— Tujuan 1 —
Jawab pertanyaan berikut berdasarkan cerita tentang lelaki penganggur.
(a) Dengan apa para tetangga memenuhi rumah mereka?
(b) Mengapa istri lelaki itu sering marah-marah?
(c) Apa yang terjadi pada lelaki itu ketika ia menyusuri jalanan sepi?
— Tujuan 2 —
Tentukan apakah setiap pernyataan berikut sesuai dengan cerita tentang lelaki penganggur. Jawab ya atau tidak, lalu kutip kata-kata cerita yang menentukannya.
(a) Lelaki itu baru saja kehilangan pekerjaannya.
(b) Anak-anak lelaki itu sudah lama tidak dibelikan pakaian.
(c) Lelaki itu yakin perjalanannya kali ini akan membawa keberuntungan.
— Tujuan 3 —
Tolong lanjutkan cerita tentang lelaki penganggur itu, mulai setelah kalimat terakhirnya.

***** Kutipan Dokumen

Seorang lelaki keluar dari pekarangan rumahnya, berjalan tak tentu arah dengan rasa putus asa. Sudah cukup lama ia menganggur.
Kondisi
finansial keluarganya morat-marit. Sementara para tetangganya sibuk
memenuhi rumah dengan barang-barang mewah, ia masih bergelut memikirkan
cara memenuhi kebutuhan pokok keluarganya sandang dan pangan.
Anak-anaknya sudah lama tak dibelikan pakaian, istrinya sering
marah-marah karena tak dapat membeli barang- barang rumah tangga yang
layak. Laki-laki itu sudah tak tahan dengan kondisi ini, dan ia tidak
yakin bahwa perjalanannya kali inipun akan membawa keberuntungan, yakni
mendapatkan pekerjaan. Ketika laki-laki itu tengah menyusuri jalanan
sepi, tiba-tiba kakinya terantuk sesuatu. Karena merasa penasaran ia
membungkuk dan mengambilnya.

**********
***** Kumpulan Data

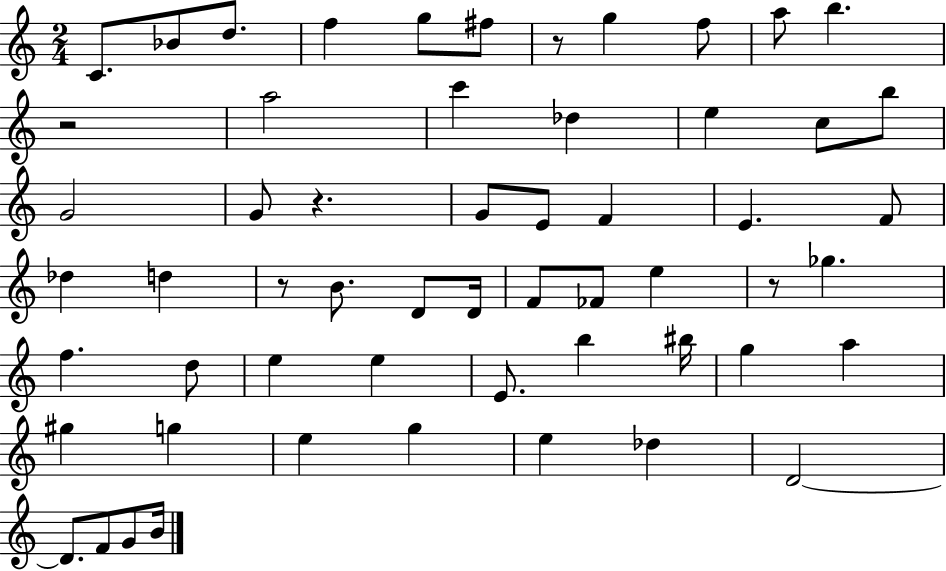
C4/e. Bb4/e D5/e. F5/q G5/e F#5/e R/e G5/q F5/e A5/e B5/q. R/h A5/h C6/q Db5/q E5/q C5/e B5/e G4/h G4/e R/q. G4/e E4/e F4/q E4/q. F4/e Db5/q D5/q R/e B4/e. D4/e D4/s F4/e FES4/e E5/q R/e Gb5/q. F5/q. D5/e E5/q E5/q E4/e. B5/q BIS5/s G5/q A5/q G#5/q G5/q E5/q G5/q E5/q Db5/q D4/h D4/e. F4/e G4/e B4/s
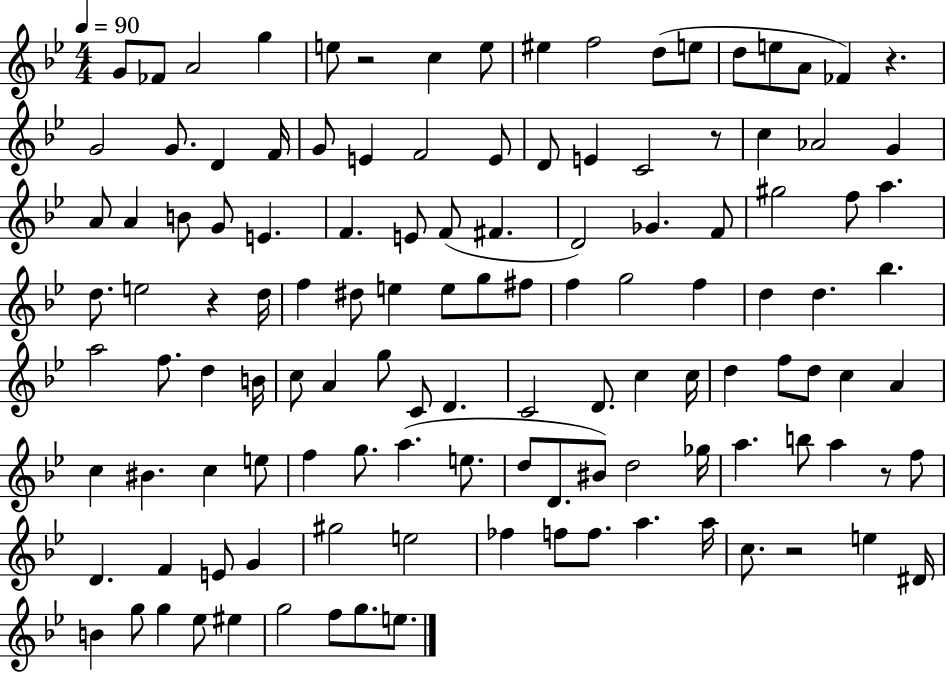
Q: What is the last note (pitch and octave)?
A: E5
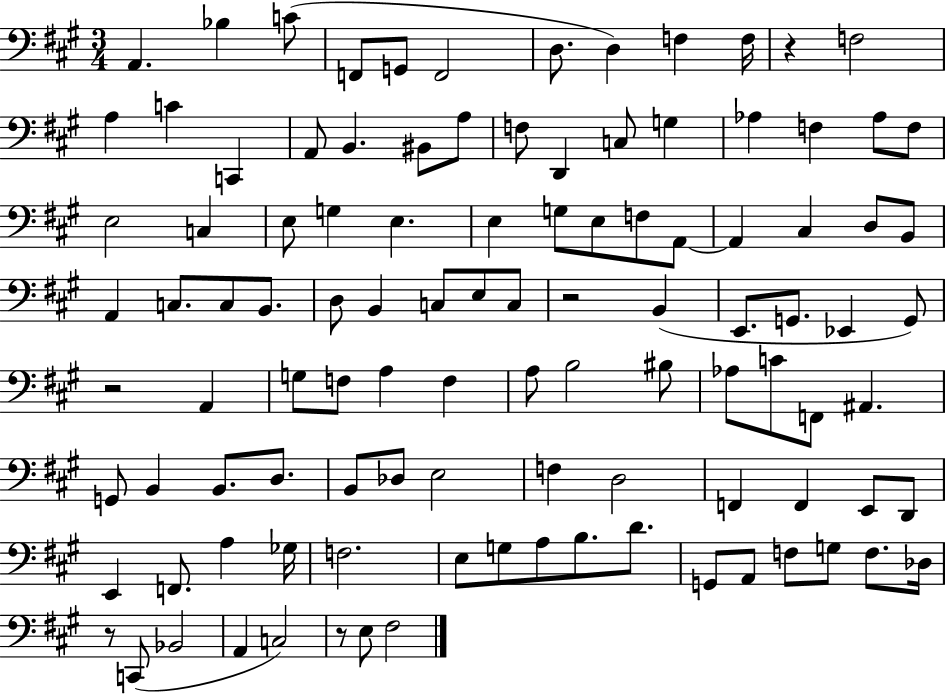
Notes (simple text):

A2/q. Bb3/q C4/e F2/e G2/e F2/h D3/e. D3/q F3/q F3/s R/q F3/h A3/q C4/q C2/q A2/e B2/q. BIS2/e A3/e F3/e D2/q C3/e G3/q Ab3/q F3/q Ab3/e F3/e E3/h C3/q E3/e G3/q E3/q. E3/q G3/e E3/e F3/e A2/e A2/q C#3/q D3/e B2/e A2/q C3/e. C3/e B2/e. D3/e B2/q C3/e E3/e C3/e R/h B2/q E2/e. G2/e. Eb2/q G2/e R/h A2/q G3/e F3/e A3/q F3/q A3/e B3/h BIS3/e Ab3/e C4/e F2/e A#2/q. G2/e B2/q B2/e. D3/e. B2/e Db3/e E3/h F3/q D3/h F2/q F2/q E2/e D2/e E2/q F2/e. A3/q Gb3/s F3/h. E3/e G3/e A3/e B3/e. D4/e. G2/e A2/e F3/e G3/e F3/e. Db3/s R/e C2/e Bb2/h A2/q C3/h R/e E3/e F#3/h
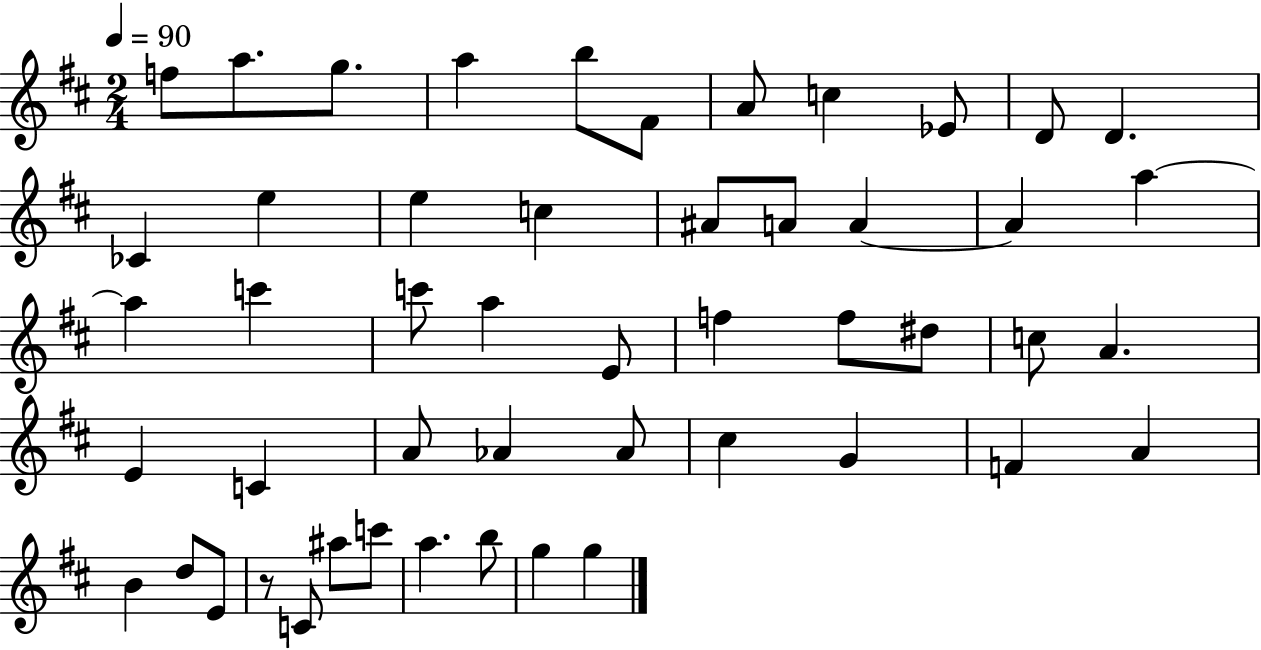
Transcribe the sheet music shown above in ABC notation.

X:1
T:Untitled
M:2/4
L:1/4
K:D
f/2 a/2 g/2 a b/2 ^F/2 A/2 c _E/2 D/2 D _C e e c ^A/2 A/2 A A a a c' c'/2 a E/2 f f/2 ^d/2 c/2 A E C A/2 _A _A/2 ^c G F A B d/2 E/2 z/2 C/2 ^a/2 c'/2 a b/2 g g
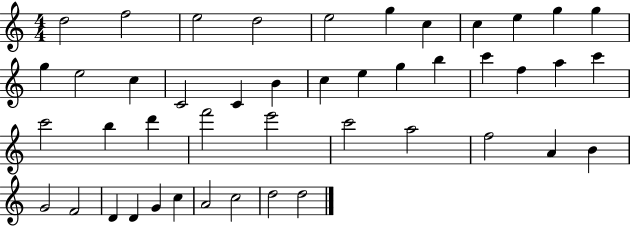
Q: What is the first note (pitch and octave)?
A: D5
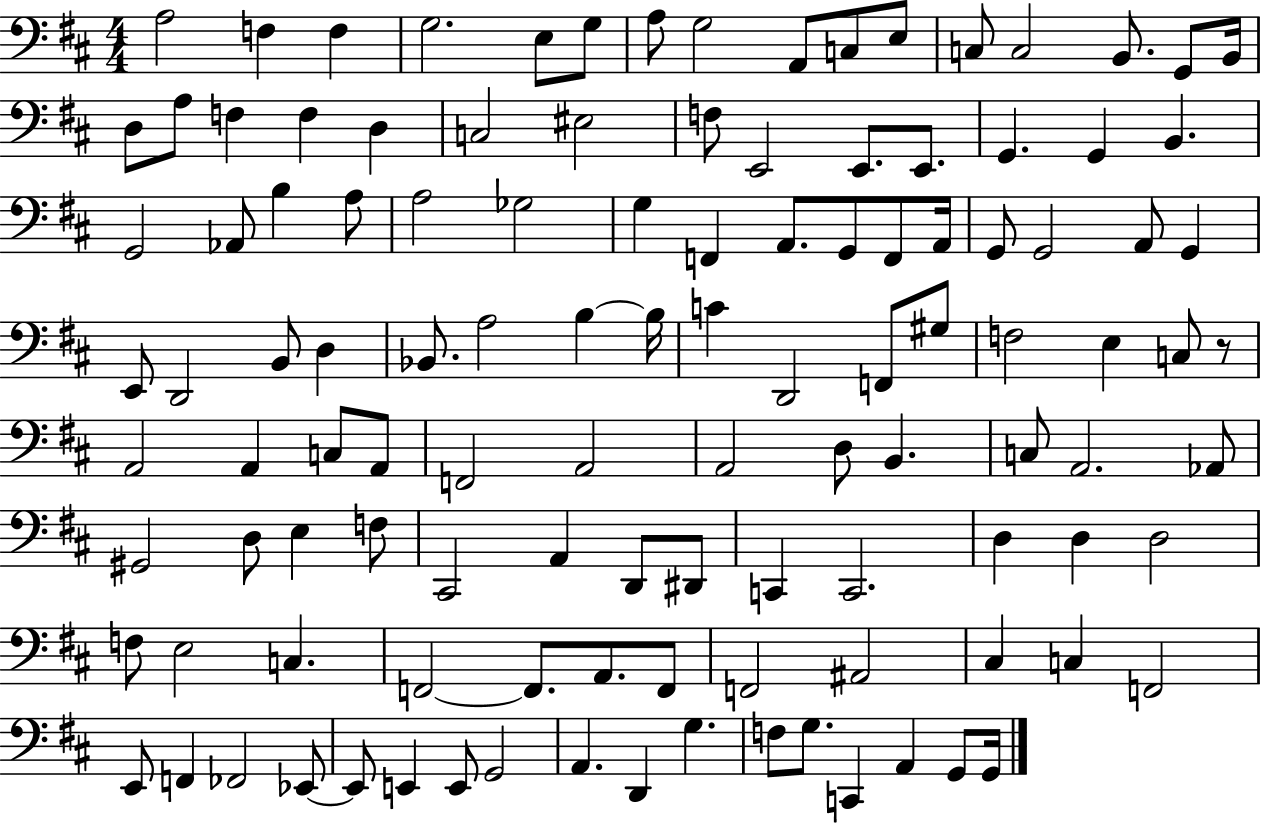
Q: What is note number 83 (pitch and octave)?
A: C2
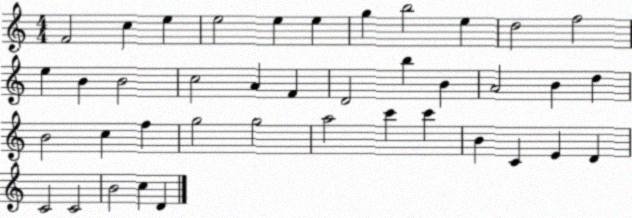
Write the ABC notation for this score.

X:1
T:Untitled
M:4/4
L:1/4
K:C
F2 c e e2 e e g b2 e d2 f2 e B B2 c2 A F D2 b B A2 B d B2 c f g2 g2 a2 c' c' B C E D C2 C2 B2 c D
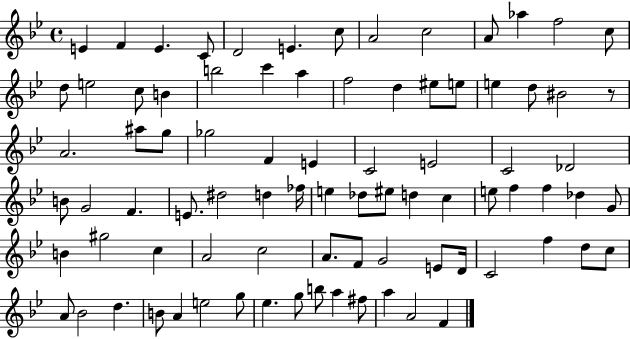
E4/q F4/q E4/q. C4/e D4/h E4/q. C5/e A4/h C5/h A4/e Ab5/q F5/h C5/e D5/e E5/h C5/e B4/q B5/h C6/q A5/q F5/h D5/q EIS5/e E5/e E5/q D5/e BIS4/h R/e A4/h. A#5/e G5/e Gb5/h F4/q E4/q C4/h E4/h C4/h Db4/h B4/e G4/h F4/q. E4/e. D#5/h D5/q FES5/s E5/q Db5/e EIS5/e D5/q C5/q E5/e F5/q F5/q Db5/q G4/e B4/q G#5/h C5/q A4/h C5/h A4/e. F4/e G4/h E4/e D4/s C4/h F5/q D5/e C5/e A4/e Bb4/h D5/q. B4/e A4/q E5/h G5/e Eb5/q. G5/e B5/e A5/q F#5/e A5/q A4/h F4/q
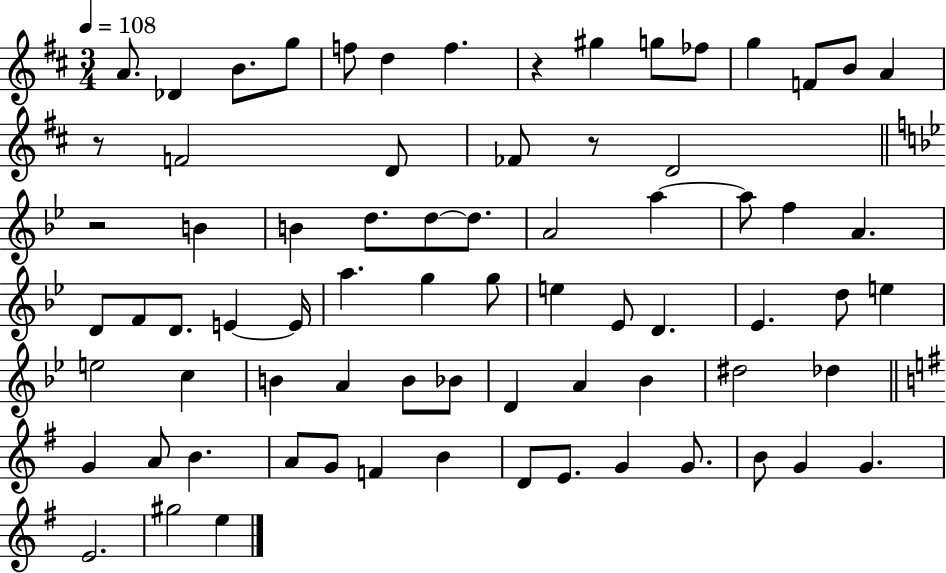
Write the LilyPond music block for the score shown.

{
  \clef treble
  \numericTimeSignature
  \time 3/4
  \key d \major
  \tempo 4 = 108
  a'8. des'4 b'8. g''8 | f''8 d''4 f''4. | r4 gis''4 g''8 fes''8 | g''4 f'8 b'8 a'4 | \break r8 f'2 d'8 | fes'8 r8 d'2 | \bar "||" \break \key bes \major r2 b'4 | b'4 d''8. d''8~~ d''8. | a'2 a''4~~ | a''8 f''4 a'4. | \break d'8 f'8 d'8. e'4~~ e'16 | a''4. g''4 g''8 | e''4 ees'8 d'4. | ees'4. d''8 e''4 | \break e''2 c''4 | b'4 a'4 b'8 bes'8 | d'4 a'4 bes'4 | dis''2 des''4 | \break \bar "||" \break \key g \major g'4 a'8 b'4. | a'8 g'8 f'4 b'4 | d'8 e'8. g'4 g'8. | b'8 g'4 g'4. | \break e'2. | gis''2 e''4 | \bar "|."
}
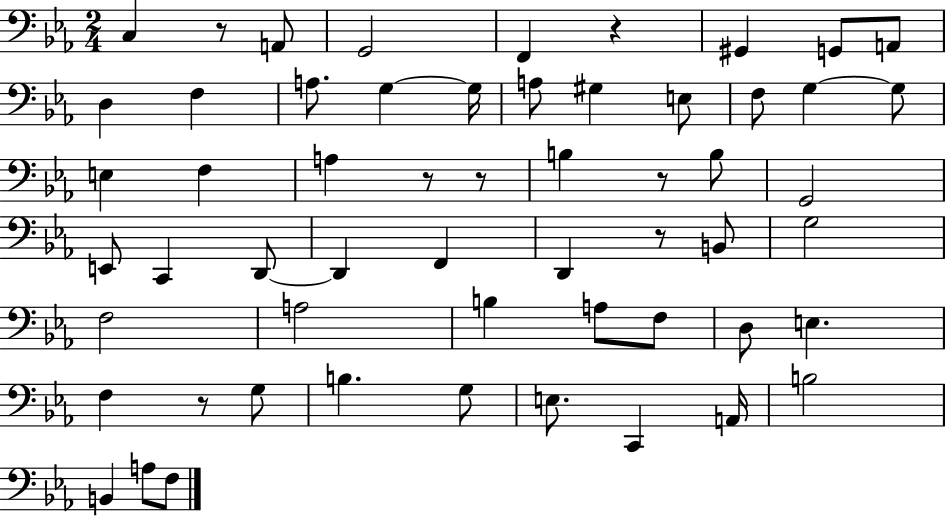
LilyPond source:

{
  \clef bass
  \numericTimeSignature
  \time 2/4
  \key ees \major
  c4 r8 a,8 | g,2 | f,4 r4 | gis,4 g,8 a,8 | \break d4 f4 | a8. g4~~ g16 | a8 gis4 e8 | f8 g4~~ g8 | \break e4 f4 | a4 r8 r8 | b4 r8 b8 | g,2 | \break e,8 c,4 d,8~~ | d,4 f,4 | d,4 r8 b,8 | g2 | \break f2 | a2 | b4 a8 f8 | d8 e4. | \break f4 r8 g8 | b4. g8 | e8. c,4 a,16 | b2 | \break b,4 a8 f8 | \bar "|."
}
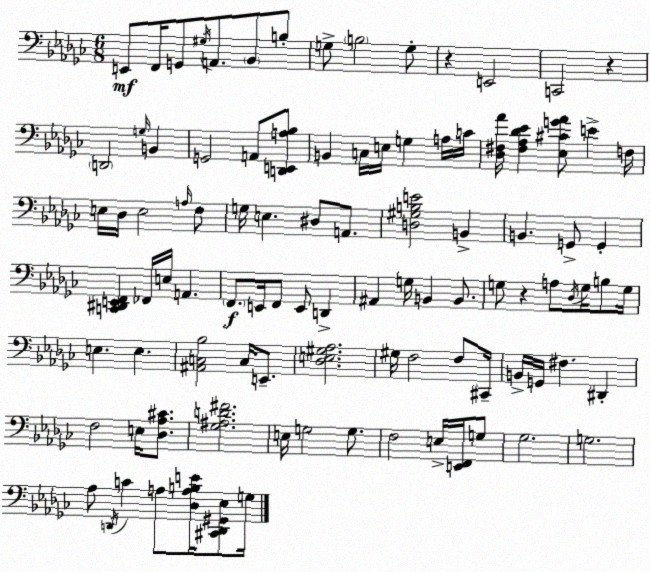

**********

— Jawaban Latihan 1 —
(a) Dengan barang-barang mewah.
(b) Karena ia tak dapat membeli barang-barang rumah tangga yang layak.
(c) Kakinya tiba-tiba terantuk sesuatu.

— Jawaban Latihan 2 —
(a) Tidak. "Sudah cukup lama ia menganggur."
(b) Ya. "Anak-anaknya sudah lama tak dibelikan pakaian"
(c) Tidak. "ia tidak yakin bahwa perjalanannya kali inipun akan membawa keberuntungan"

— Jawaban Latihan 3 —
“Uh, hanya
sebuah koin kuno yang sudah penyok- penyok,” gerutunya kecewa. Meskipun
begitu ia membawa koin itu ke sebuah bank. “Sebaiknya koin ini Bapak
bawa saja ke kolektor uang kuno,” kata teller itu memberi saran. Lelaki
itupun mengikuti anjuran si teller, membawa koinnya ke kolektor.
Beruntung sekali, si kolektor menghargai koin itu senilai 30 dollar.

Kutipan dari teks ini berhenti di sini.